### Directions:
Gather every line of the entries that includes the word "Equus".

### Dataset records:
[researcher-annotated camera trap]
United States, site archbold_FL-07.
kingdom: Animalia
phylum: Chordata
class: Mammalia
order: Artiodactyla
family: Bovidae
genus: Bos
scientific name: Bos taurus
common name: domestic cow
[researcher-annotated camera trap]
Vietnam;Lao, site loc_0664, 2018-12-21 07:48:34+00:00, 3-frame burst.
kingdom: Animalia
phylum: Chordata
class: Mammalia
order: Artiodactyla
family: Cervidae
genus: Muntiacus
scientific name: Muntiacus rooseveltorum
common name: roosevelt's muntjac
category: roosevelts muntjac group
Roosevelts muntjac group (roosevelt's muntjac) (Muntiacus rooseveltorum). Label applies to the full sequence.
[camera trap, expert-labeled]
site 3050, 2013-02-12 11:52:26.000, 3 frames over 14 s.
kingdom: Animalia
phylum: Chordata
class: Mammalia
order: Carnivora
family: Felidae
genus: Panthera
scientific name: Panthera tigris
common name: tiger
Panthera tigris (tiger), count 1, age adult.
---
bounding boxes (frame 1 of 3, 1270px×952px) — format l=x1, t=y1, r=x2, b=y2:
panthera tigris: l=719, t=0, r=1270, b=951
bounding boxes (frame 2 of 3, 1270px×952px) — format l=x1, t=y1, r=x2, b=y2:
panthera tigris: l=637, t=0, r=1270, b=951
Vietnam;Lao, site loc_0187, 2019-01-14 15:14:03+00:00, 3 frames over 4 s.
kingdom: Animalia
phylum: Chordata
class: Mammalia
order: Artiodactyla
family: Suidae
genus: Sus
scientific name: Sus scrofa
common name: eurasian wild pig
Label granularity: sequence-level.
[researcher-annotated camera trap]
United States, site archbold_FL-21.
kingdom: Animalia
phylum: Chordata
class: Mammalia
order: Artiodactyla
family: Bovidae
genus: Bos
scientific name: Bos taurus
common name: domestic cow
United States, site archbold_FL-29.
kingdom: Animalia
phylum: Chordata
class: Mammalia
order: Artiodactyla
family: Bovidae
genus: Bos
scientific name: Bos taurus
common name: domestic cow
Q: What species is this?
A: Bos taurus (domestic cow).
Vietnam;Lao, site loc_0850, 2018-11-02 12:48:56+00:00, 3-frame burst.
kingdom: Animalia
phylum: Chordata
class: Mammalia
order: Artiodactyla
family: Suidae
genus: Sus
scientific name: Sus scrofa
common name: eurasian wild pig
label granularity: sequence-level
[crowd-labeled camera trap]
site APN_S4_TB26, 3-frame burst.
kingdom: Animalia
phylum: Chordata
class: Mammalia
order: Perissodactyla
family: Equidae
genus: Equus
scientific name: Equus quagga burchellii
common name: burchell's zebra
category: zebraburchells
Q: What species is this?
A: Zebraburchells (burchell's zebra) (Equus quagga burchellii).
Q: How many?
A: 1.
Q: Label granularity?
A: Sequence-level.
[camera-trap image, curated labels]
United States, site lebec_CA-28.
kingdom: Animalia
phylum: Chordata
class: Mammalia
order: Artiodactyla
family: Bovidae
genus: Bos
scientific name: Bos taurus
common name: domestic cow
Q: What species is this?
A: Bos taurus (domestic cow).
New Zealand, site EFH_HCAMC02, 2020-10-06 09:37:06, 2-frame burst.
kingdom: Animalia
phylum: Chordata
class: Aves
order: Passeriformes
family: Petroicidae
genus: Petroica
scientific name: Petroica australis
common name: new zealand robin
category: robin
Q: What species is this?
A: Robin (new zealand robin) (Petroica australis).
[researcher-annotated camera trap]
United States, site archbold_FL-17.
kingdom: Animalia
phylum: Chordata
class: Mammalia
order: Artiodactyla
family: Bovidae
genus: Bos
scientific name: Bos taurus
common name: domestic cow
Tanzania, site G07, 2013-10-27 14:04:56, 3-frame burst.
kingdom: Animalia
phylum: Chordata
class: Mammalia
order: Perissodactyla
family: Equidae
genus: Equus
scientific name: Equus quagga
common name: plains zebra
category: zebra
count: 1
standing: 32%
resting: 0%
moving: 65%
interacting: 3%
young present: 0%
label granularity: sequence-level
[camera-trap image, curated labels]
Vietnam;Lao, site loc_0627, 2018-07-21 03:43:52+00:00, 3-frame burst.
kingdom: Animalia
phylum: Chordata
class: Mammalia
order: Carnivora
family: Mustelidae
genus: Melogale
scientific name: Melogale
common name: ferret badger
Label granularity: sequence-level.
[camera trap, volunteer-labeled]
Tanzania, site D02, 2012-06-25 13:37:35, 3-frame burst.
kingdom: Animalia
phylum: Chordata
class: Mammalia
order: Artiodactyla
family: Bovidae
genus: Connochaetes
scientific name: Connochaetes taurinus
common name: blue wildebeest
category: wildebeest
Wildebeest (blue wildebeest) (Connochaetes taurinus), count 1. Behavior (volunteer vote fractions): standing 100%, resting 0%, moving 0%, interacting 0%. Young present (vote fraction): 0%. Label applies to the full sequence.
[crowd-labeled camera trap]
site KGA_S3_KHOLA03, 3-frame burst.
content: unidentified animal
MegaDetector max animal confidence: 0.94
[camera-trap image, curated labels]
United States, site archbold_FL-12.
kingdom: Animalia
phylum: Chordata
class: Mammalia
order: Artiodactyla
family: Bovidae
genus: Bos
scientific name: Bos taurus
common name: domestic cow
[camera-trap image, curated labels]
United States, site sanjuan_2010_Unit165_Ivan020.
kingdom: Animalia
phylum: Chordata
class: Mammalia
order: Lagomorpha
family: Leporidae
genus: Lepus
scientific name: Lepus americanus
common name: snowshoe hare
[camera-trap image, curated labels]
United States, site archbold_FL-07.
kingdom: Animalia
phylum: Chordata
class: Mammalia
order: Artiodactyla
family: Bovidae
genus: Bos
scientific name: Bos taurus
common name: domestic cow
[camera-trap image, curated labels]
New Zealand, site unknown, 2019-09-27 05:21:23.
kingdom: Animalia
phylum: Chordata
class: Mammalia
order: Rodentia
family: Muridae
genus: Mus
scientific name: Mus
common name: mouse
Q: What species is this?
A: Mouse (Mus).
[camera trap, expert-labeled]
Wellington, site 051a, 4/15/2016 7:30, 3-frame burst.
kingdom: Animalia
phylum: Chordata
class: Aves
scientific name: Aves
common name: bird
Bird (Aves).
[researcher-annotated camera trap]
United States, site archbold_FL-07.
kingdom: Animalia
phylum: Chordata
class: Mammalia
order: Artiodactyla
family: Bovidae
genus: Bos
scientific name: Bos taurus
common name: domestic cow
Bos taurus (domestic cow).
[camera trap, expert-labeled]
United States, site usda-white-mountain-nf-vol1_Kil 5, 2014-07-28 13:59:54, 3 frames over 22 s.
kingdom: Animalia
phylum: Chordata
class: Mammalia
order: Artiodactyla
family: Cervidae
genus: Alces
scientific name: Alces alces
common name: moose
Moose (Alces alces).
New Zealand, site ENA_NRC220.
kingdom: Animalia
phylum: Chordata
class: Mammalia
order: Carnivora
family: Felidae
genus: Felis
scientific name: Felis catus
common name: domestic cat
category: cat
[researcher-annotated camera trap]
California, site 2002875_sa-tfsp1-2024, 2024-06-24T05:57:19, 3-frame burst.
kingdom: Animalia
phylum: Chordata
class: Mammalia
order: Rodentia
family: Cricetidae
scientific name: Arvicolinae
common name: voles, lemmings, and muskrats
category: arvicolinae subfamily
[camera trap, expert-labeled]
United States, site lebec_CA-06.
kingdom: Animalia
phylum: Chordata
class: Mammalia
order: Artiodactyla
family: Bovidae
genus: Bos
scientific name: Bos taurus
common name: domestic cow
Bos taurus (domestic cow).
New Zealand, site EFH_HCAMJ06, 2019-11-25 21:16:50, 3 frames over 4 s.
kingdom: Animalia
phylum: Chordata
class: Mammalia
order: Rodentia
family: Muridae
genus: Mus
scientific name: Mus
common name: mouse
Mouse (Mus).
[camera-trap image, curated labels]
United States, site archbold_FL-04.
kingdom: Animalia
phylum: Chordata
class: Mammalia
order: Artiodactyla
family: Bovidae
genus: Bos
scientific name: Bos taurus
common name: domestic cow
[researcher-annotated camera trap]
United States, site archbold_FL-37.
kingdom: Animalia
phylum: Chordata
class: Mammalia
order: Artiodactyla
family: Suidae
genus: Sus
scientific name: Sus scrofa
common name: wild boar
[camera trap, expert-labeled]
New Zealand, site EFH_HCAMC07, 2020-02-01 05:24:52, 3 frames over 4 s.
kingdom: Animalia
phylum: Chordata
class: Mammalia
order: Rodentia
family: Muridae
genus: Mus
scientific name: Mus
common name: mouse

### Your solution:
genus: Equus
scientific name: Equus quagga burchellii
A: Zebraburchells (burchell's zebra) (Equus quagga burchellii).
genus: Equus
scientific name: Equus quagga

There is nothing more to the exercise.